Я уставилась на нее.
— Тогда что случилось? — Некоторое время она не смотрела на меня. — Что?
— Он писал.
— Он писал?
— По крайней мере, раз в месяц. Он присылал открытки на ваш день рождения. На Рождество. — Дрожащими руками она открыла свою черную кожаную сумочку и достала толстую пачку конвертов, перевязанных широкой красной атласной лентой.
— Господи, мама, — воскликнула я, когда она передала их мне. — Что, черт возьми, ты натворила?
— Он писал каждый год…
— О, боже…
— …чтобы убедиться, что у тебя есть его последний адрес на случай, если ты захочешь…
— Мам, что за…
— связаться с ним. А в последнем он спросил, есть ли ты на Фейсбуке или в Твиттере. И я порадовалась, что ты унаследовала от меня свою сдержанность. — Когда ее глаза снова встретились с моими, я уставилась на нее, не в силах подобрать слова. — Поговори со мной, Эбигейл.
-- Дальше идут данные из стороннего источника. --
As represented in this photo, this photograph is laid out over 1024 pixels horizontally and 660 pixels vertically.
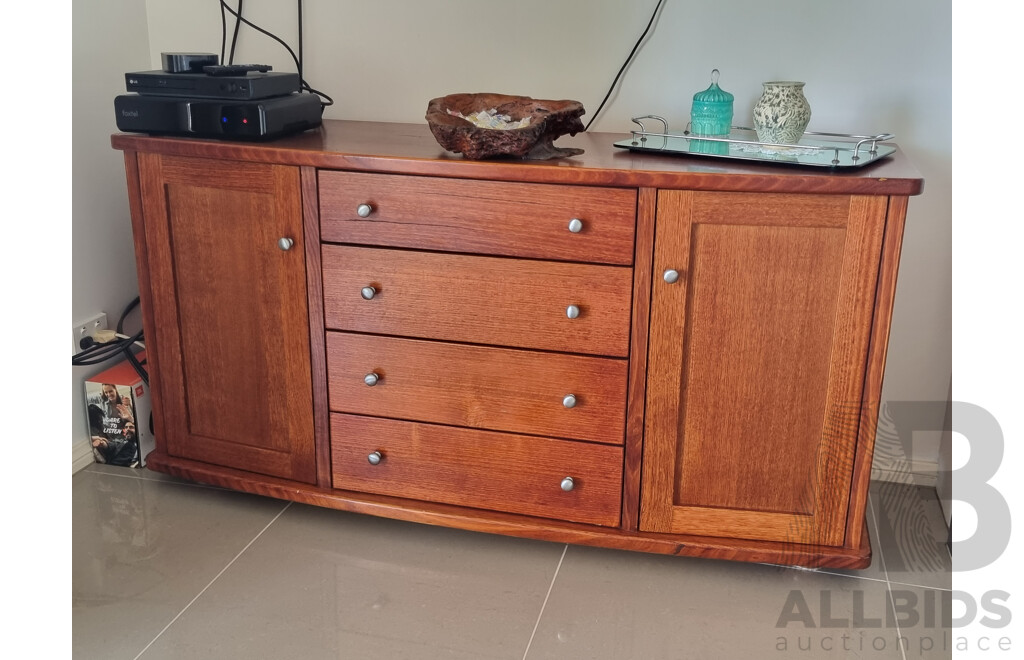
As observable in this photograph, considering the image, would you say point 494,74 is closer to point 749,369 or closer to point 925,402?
point 749,369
Пожалуйста.
Я несколько раз открывала и закрывала рот, предложения кружились в моей голове, как мини-торнадо, но ни одно из них так и не вырвалось из моих губ.
— Зачем ты это сделала? — спросил я, проведя кончиком пальца по аккуратному почерку отца. — Зачем?
Ее голос прозвучал едва слышным придушенным шепотом.
— Чтобы наказать его. Сделать ему больно.
— Но ты причинила боль и нам. Мне и Тому. Мы думали, что папе все равно. Мы думали, что он забыл о нас. Мы думали, что он умер. Он хоть знает о Томе?
— Я отправила ему письмо через несколько месяцев после аварии.
— Что ты сделала? — Я вскинула руки в воздух. — Прости, но кто, черт возьми, дал тебе на это право? Кто, по-твоему, ты…
Последний раз я видела, как моя мать плачет, когда она стояла в моей больничной палате, за мгновение до того, как сказала, как сильно меня ненавидит. Я хотела ненавидеть ее, ненавидеть, но все, что я видела перед собой, была усталая, одинокая, больная старая женщина. Прошли годы с тех пор, как я смотрела на нее больше нескольких секунд. Ее волосы, которые уже должны поседеть, все еще оставались насыщенного оттенка светлого блонда, убранные в тугой пучок, что делало ее скулы более высокими и рельефными. Я обратила внимание на ее прямую спину, на то, как она сидела на своем сиденье, сцепив колени и ступни, как будто готова в любой момент принять королеву.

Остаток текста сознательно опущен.